2020-04-24 22:01:35 +08:00
07a9401f82 Forbidden correlated having clause (#3378)
1. The correlated slot ref should be bound by the agg tuple of outer query.
However, the correlated having clause can not be analyzed correctly so the result is incorrect.

For example: 

```
SELECT k1 FROM test GROUP BY k1 
HAVING EXISTS(SELECT k1 FROM baseall GROUP BY k1 HAVING SUM(test.k1) = k1);
```

The correlated predicate is not executed.
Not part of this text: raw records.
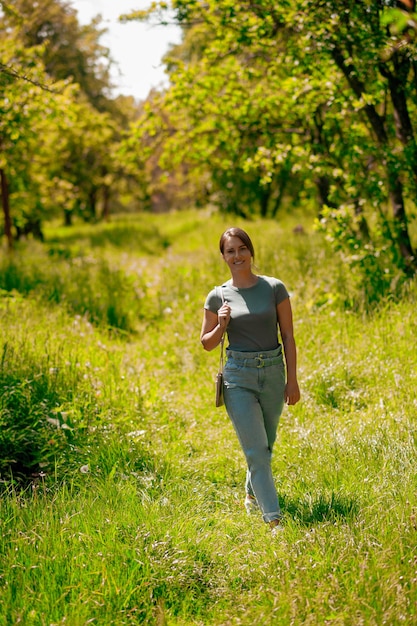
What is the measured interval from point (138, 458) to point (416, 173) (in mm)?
5102

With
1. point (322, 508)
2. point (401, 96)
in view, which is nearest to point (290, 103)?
point (401, 96)

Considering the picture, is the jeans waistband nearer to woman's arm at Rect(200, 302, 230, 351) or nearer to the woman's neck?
woman's arm at Rect(200, 302, 230, 351)

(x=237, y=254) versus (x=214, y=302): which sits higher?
(x=237, y=254)

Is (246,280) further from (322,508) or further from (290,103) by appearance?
(290,103)

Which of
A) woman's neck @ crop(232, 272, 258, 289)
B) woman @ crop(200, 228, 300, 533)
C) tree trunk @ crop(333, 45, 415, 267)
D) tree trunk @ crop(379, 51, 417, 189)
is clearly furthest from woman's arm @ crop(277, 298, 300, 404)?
→ tree trunk @ crop(333, 45, 415, 267)

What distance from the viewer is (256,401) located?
162 inches

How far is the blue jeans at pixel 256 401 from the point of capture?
4.04 meters

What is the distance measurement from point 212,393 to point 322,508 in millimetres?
2639

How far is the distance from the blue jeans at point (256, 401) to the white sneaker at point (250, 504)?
0.58ft

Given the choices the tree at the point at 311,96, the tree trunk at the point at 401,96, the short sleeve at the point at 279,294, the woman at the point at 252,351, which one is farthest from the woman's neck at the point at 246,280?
the tree trunk at the point at 401,96

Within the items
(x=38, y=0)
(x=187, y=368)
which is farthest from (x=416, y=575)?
(x=38, y=0)

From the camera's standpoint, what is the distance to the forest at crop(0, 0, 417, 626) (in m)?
3.28

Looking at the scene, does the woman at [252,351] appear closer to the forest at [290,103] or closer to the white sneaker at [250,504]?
the white sneaker at [250,504]

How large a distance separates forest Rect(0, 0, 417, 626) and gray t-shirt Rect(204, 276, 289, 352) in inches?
39.9
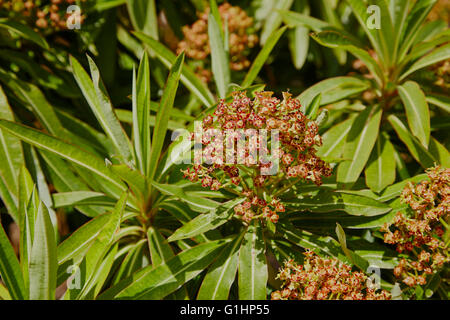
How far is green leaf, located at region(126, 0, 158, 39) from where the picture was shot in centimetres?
201

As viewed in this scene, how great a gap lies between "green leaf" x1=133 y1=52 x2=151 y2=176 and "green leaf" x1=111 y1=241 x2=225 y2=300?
327mm

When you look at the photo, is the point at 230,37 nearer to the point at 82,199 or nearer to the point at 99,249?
the point at 82,199

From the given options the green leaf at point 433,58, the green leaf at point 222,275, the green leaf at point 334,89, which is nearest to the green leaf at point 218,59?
the green leaf at point 334,89

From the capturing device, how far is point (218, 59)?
6.02ft

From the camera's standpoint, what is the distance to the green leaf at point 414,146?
165 centimetres

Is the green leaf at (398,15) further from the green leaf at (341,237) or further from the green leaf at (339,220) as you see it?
the green leaf at (341,237)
2. The limit offset should also be rewritten when there is subquery in having clause.

For example: 

```
select k1, count(*) cnt from test group by k1 having k1 in
(select k1 from baseall order by k1 limit 2) order by k1 limit 5 offset 3;
```

The new stmt should has a limit element with offset.
2020-04-24 21:34:40 +08:00
09eb40e356 [New Stmt] Alter replication number for table (#3360)
This CL add new command to set replication number of table in one time.
```
alter table test_tbl set ("replication_num" = "3");
```
It changes replication num of a unpartitioned table.

and

```
alter table test_tbl set ("default.replication_num" = "3");
```

It changes default replication num of the specified table.
2020-04-23 21:58:09 +08:00
d854a79878 [Bug] isQuery field should be reset at the beginning of query execution (#3374)
If not reset, all queries comes from same session will have save isQuery field value.
This bug will cause all entries in fe.audit.log has same IsQuery=true.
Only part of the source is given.